===== LISTED RECORDS =====

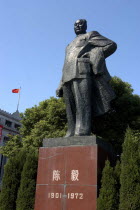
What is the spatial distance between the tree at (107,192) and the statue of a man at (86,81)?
4.14 ft

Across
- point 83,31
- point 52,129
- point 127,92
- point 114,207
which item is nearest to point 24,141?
point 52,129

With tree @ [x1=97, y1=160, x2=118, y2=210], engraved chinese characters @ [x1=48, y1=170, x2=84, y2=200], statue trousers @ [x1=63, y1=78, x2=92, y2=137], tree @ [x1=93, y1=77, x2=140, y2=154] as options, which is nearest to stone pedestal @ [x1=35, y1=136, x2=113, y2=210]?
engraved chinese characters @ [x1=48, y1=170, x2=84, y2=200]

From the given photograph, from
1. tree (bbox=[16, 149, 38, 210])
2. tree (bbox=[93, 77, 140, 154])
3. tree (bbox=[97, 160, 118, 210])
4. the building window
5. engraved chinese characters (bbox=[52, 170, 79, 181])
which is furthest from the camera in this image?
the building window

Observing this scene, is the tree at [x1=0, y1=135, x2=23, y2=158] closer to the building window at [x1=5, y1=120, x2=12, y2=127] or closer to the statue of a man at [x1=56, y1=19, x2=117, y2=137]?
the statue of a man at [x1=56, y1=19, x2=117, y2=137]

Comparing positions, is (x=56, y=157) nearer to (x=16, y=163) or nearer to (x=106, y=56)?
(x=16, y=163)

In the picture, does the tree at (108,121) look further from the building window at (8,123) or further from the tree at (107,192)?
the building window at (8,123)

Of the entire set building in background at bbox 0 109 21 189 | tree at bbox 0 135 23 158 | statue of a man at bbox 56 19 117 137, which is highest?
building in background at bbox 0 109 21 189

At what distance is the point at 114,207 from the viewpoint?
516 centimetres

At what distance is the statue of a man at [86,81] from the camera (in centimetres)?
652

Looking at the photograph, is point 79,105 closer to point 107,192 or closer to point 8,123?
point 107,192

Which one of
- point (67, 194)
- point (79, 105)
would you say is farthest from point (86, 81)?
point (67, 194)

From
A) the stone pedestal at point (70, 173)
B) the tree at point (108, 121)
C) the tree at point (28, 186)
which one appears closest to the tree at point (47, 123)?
the tree at point (108, 121)

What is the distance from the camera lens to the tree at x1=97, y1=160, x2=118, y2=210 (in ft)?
16.7

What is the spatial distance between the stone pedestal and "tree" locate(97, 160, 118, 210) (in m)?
0.16
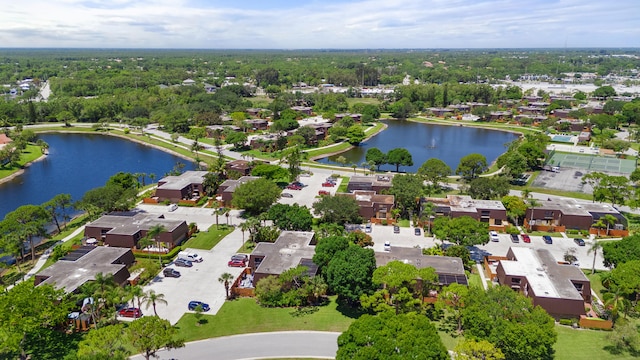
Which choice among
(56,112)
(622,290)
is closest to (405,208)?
(622,290)

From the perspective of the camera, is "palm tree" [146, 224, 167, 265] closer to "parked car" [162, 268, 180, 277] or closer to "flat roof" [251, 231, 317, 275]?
"parked car" [162, 268, 180, 277]

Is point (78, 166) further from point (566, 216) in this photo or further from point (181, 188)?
point (566, 216)

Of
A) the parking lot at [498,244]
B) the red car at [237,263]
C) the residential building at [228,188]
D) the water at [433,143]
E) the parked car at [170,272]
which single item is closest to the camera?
the parked car at [170,272]

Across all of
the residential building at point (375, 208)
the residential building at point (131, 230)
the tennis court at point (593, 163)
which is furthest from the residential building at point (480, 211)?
the tennis court at point (593, 163)

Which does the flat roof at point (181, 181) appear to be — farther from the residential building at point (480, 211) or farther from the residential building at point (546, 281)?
the residential building at point (546, 281)

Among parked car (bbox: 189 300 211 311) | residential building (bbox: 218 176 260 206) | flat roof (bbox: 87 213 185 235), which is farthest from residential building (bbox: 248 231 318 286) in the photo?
residential building (bbox: 218 176 260 206)

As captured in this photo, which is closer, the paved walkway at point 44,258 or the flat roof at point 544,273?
the flat roof at point 544,273
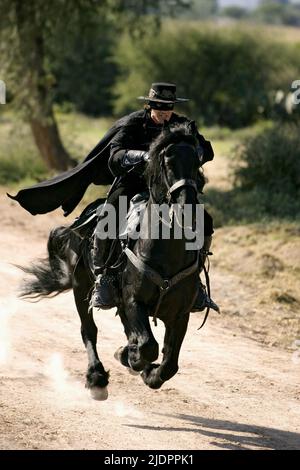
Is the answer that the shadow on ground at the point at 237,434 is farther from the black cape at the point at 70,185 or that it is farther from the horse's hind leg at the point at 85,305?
the black cape at the point at 70,185

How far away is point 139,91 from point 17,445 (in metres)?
37.4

=====

# [AIM]
Convert everything from the line containing "Is the answer" down to the end of the listing above into a Markdown table with the columns Row and Text, numbering each line and leaving out blank lines.

# [TASK SOLUTION]
| Row | Text |
|---|---|
| 1 | Is the answer that the shadow on ground at the point at 237,434 is farther from the black cape at the point at 70,185 or that it is farther from the horse's hind leg at the point at 85,305? |
| 2 | the black cape at the point at 70,185 |
| 3 | How far away is point 139,91 from point 17,445 (in metres)? |
| 4 | 37.4 |